Samedi 12 octobre 2013 6 12 /10 /Oct /2013 12:20

http://4.bp.blogspot.com/_8LkM_OrE66w/TA1-CRdDX4I/AAAAAAAAAjI/L7FqWqvBiZw/s1600/Manif-Retraite-1.jpgLes retraités ne sont pas épargnés, la facture peut s’avérer bien salée.

Aucune mesure n’est envisagée pour augmenter les basses pensions.

Le report de la revalorisation annuelle du 1er avril au 1er octobre, c’est bel et bien un gel des pensions pendant 6 mois et même 18 mois pour la première application entre le 1er avril 2013 et 1er octobre 2014. Il en coutera une perte de pouvoir d’achat pour les retraités par une ponction de 600 millions d’euros en 2014.
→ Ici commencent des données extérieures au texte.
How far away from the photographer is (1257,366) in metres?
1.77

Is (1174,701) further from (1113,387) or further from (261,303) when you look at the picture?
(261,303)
Si cette mesure ne touche pas le minimum vieillesse, elle n’épargne pas les très nombreuses petites pensions. Comme actuellement 40% des retraites liquidées au régime général sont au minimum contributif de 628,99€ par mois.

 

La seconde mesure sur la fiscalité consiste à soumettre à l’impôt les majorations de 10% versées  aux retraités ayant eu au moins 3 enfants.

Avec le report de la revalorisation des pensions, cette mesure doit rapporter 2,7 milliard en 2020.

S’ajoutent celles déjà prises :

-          Taxes de 0,3 % mise en place au 1er avril 2013 pour les retraités imposables assujettis à la CSG de 6,6%

-          Le gel du barème des impôts servant au calcul de l’imposition, mesure du gouvernement précédent est maintenue, a rendu de nombreux retraités et veuves imposables. Ils seront désormais soumis à la taxe d’habitation, foncière et la redevance audio-visuelle

-          la suppression de la demi-part fiscale pour les veufs et veuves ayant eu des enfants

-          la hausse de la TVA au 1er janvier 2014 de 19,6% à 20%

Financement

Le déficit de la branche vieillesse 4,7 milliards d’euros en 2012.

 

Mais pourquoi se serait aux salariés et aux retraités de payer la note ?

Les patrons mis à contribution pour les cotisations retraite de 2,2 milliards recevront en retour 34 milliards d’euros d’allégement de cotisations famille.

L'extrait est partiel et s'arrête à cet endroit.